To the Editor:

Aim

To set up a sustainable diabetic retinopathy screening programme initially in rural villages of north India.

Background

Screening for diabetic retinopathy in rural India is lacking due to shortage of trained personnel.

With advancing technology, smartphone-based fundus photography is available with Edge based offline artificial intelligence [1], to analyse retinal images in remote areas with no access to specialists.

Setting

Two eye camps were held in two villages around Sardhana and Gajraula near Meerut in Uttar Pradesh in North India by Eye Mitra Opticians (EMOs) from Essilor India.

Method

We trained (EMOs) to use digital retinal colour photography with the portable, handheld Remidio Non Mydriatic Fundus on phone camera. This camera incorporates offline Medios Artificial Intelligence (AI) software for automated analysis of the images in screening for referable diabetic retinopathy.

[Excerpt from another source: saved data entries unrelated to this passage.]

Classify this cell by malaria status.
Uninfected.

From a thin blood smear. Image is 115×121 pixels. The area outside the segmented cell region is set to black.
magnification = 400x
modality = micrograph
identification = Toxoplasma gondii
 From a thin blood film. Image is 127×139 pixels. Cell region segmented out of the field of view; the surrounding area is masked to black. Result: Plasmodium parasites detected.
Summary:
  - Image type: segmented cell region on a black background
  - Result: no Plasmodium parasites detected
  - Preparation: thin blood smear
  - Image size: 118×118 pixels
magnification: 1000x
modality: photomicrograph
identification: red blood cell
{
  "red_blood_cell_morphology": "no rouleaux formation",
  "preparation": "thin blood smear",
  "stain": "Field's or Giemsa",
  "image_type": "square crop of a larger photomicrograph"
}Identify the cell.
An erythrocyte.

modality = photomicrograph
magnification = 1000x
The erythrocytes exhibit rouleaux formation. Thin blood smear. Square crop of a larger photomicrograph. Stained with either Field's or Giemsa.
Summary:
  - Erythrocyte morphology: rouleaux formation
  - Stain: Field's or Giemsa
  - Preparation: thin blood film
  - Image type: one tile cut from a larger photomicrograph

Eye Mitra Opticians are a cadre of personnel trained by Essilor India Pvt Ltd to carry out refraction in rural India. We trained three EMOs (theory and practical hands-on training) to use the Remidio Non Mydriatic Fundus on phone camera to take images of the retina (disc centred and macula centred). The images were analysed using the in-built AI software and a report was generated informing the EMO if the patient had referable diabetic retinopathy, within 20 s of the image being taken. The EMOs successfully used the portable fundus camera with AI to screen the patients for diabetic retinopathy.

Results

From ~1000 persons who attended the eye camps, 250 persons above the age of 40 years were randomly selected and screened using the fundus on phone camera. Good quality images were obtained in 197 cases of which 7 cases of referable diabetic retinopathy were detected by the AI software.

In persons with cataract, small pupils, corneal opacity or other media opacities, the quality of the images was not good enough for analysis by the AI software. This implies there is scope for improvement in either the software or the base technology itself.

Other ocular pathology was also identified including six cases of age-related macular degeneration and eight cases of glaucoma.

Conclusion

We found this method of screening to be feasible, cost effective and user friendly, not taking more than 1–2 days of hands on training. A previous study has shown a high sensitivity of 100% and specificity of 88.4% with the same device and with time this can be achieved [2].

Using the infrastructure of Essilor India Pvt Ltd who has 4000 EMOs spread over several states in rural India will enable us to roll out this programme quickly to a large population in a short period of time. This model can be replicated in other countries like Bhutan, Nepal, Bangladesh, Kenya and Indonesia using the Essilor infrastructure.